DIRECTIONS – List the name of every court case summarized in the case summaries below.

QUOTED TEXT –
┄┄┄┄┄┄

In Holliday v. National Dairy Products Corp., 213 N.W.2d 289 (Mich. Ct. App. 1973), the plaintiff, who fell while walking across a snow-covered parking lot, slipped on a snow-covered flat object that had not been seen by him prior to the incident. The Court, in noting that there were no witnesses to his fall, concluded that the entry of a summary judgment was appropriate because the plaintiff had not introduced a sufficiency of evidence upon which to establish the existence of a dangerous condition and "[t]he best that can be said for plaintiff's evidence is that there Might have been something under the snow." Id. at 291.
In Dose v. Equitable Life Assur. Soc., 864 F. Supp. 682, 684 (E.D. Mich. 1994), the plaintiff slipped on a puddle of water while walking through a shopping mall. Summary judgment was granted in favor of the defendant because the plaintiff had "presented no evidence, direct or by way of inference, that the puddle of water at issue existed for more than a few moments." Id. The fact that partially melted ice cubes were still present in the puddle suggested that the water had been recently spilled. Id.
In Stephens v. Kroger Co., No. 232135, 2002 WL 1999761 (Mich. Ct. App. 2002), the plaintiff slipped on a piece of broccoli while shopping in the defendant's grocery store. The court granted the defendant's motion for a summary judgment because the plaintiff had offered no evidence - "beyond the mere existence of the hazard" - which indicated that a dangerous condition had existed "for a sufficient period of time for defendant to have known of its existence." Id. at *2. The court found that "how and when the hazard came to be are matters of conjecture and summary disposition was therefore appropriate." Id.

┄┄┄┄┄┄

DATASET SECTION –

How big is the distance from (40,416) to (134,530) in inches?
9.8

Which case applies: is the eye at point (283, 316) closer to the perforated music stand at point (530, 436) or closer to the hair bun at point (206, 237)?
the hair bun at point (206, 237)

┄┄┄┄┄┄

WRITTEN ANSWER –
Holliday v. National Dairy Products Corp.
Dose v. Equitable Life Assur. Soc.
Stephens v. Kroger Co.